PROBLEM DETAILS >> From the forum post about living with UC, copy everything from "I honestly can" down to "gone beyond that." word for word.

DOCUMENT SEGMENT >>
---*---
Well, based on a suggestion from the moderator, I thought I would introduce myself to this site since I'm a "newbee".
I have been diagnosed with UC for about 15 years now. Been trying to deal with it ever since. I am currently on Colazol and Azathioprine.
My doctor has been stating that I am currently in "remission". I guess his opinion in what "remission" is and what I believe it is it totaly different!
I am currently not experiencing any type of bleeding, but I seem to have all the other symptoms, but not as severe as when I am in a full blown flare-up. Still the same, I'm still finding the emotional part very hard to deal with.
Emotionally, I feel as though I am a wreck...even though I do not protray it to others. I am the type of person who does not want my problems to be others. I have had this *&%$#@! condition for so long, it has worn me out emotionally. Day after day, week after week, month after month and year after year...the same thing. I average a flare up once per year and lasts for several weeks until the different medication that my doc prescribes (pregnizone) kicks in.
I still have sudden urgencies to head to the bathroom and you just do not know when it is going to happen. This happens about an average of three times a day. This is what is driving me crazy. My wife and I are active people and it is very difficult for me to go and do certian things because of my condition. I now actually have full scale anxiey and panic attacks if I feel trapped for some reason (traveling in a car, on a plane, in line somewhere, etc. etc.). Yes...I try to take as much precautions as possible (Amodeum, toilet paper on my possession and even wear Depends from time to time!). But, having this condition to naw at you for so long, it has broken me down.
I honestly can say that I try everything in my power not to have this "thing" affect my wife by tyring my best not to show my emotions when I am under one of these attacks (my UC or anxiety attacks). I cannot have my condition affect others and their lives! I feel bad enough having this condition, but to have my condition affect others and especially the ones I love would tare me apart.
I know that the doctor can try to treat the condition, but how does one treat the emotional aspects of it as well? How can you not feel panicked when you are in a place that you may not be able to get out of in time? To hear someone say..."just don't think about it" dives me crazy! It's not like you can turn this emotional trauma like a switch! It's gone beyond that.
For me...life is not as enjoyable as it used to be. Not enjoyable at all and I'm not even in a flare up. I applaud the people who can triumph emotionally over this condition! It's just for me....it has been so long and the doc says that "this is the best you are ever going to get". That's real comforting. I have looked locally for groups for UC and even at our local hospitals that help people emotionally with medical conditions..but nothing.
I better stop right here. This thing is getting to be a novel! LOL!!!! Sorry people for the ones who acutally read through all of this rambling.
---*---
DATA EXTRACTS >>
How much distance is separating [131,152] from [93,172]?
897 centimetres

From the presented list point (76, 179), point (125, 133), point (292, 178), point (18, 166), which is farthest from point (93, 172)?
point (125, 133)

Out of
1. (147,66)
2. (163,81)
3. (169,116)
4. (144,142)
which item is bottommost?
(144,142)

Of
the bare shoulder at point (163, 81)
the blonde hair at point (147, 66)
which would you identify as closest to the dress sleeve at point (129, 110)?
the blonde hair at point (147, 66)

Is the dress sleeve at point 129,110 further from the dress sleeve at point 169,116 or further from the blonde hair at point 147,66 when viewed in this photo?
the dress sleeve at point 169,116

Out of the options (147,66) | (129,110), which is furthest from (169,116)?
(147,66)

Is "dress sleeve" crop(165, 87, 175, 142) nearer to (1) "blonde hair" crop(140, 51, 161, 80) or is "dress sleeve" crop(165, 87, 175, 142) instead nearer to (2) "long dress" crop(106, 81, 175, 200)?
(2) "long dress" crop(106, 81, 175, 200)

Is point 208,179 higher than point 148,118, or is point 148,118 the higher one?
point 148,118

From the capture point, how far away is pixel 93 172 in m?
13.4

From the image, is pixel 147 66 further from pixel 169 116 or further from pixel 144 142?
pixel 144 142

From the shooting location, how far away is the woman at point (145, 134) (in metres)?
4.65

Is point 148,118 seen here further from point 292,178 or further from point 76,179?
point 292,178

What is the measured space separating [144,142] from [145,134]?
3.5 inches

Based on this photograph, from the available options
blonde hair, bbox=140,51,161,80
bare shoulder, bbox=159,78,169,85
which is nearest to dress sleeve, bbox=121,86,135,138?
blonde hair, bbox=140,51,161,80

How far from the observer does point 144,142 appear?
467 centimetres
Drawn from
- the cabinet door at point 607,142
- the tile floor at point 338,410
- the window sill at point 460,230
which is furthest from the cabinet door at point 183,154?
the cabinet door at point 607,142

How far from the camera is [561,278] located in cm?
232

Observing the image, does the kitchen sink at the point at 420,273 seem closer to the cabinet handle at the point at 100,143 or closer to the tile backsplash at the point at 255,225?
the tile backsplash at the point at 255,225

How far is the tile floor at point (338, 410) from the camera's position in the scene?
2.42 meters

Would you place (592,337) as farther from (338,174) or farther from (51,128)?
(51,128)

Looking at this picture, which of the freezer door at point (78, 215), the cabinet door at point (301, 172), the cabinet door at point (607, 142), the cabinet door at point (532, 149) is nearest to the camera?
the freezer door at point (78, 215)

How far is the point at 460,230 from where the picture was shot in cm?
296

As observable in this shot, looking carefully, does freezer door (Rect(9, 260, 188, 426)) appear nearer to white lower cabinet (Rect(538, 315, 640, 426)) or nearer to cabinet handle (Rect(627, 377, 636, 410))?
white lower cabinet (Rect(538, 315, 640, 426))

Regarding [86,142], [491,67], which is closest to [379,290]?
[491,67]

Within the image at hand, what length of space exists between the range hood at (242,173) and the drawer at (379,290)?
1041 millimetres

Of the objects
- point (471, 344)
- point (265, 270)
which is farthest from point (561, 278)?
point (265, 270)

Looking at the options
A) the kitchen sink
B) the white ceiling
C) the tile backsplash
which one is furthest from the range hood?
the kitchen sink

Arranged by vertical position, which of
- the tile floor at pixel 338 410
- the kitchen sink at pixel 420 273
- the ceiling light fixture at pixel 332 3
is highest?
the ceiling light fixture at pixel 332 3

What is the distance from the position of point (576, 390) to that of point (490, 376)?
---*---
RESPONSE TO THIS EXERCISE >>
I honestly can say that I try everything in my power not to have this "thing" affect my wife by tyring my best not to show my emotions when I am under one of these attacks (my UC or anxiety attacks). I cannot have my condition affect others and their lives! I feel bad enough having this condition, but to have my condition affect others and especially the ones I love would tare me apart.
I know that the doctor can try to treat the condition, but how does one treat the emotional aspects of it as well? How can you not feel panicked when you are in a place that you may not be able to get out of in time? To hear someone say..."just don't think about it" dives me crazy! It's not like you can turn this emotional trauma like a switch! It's gone beyond that.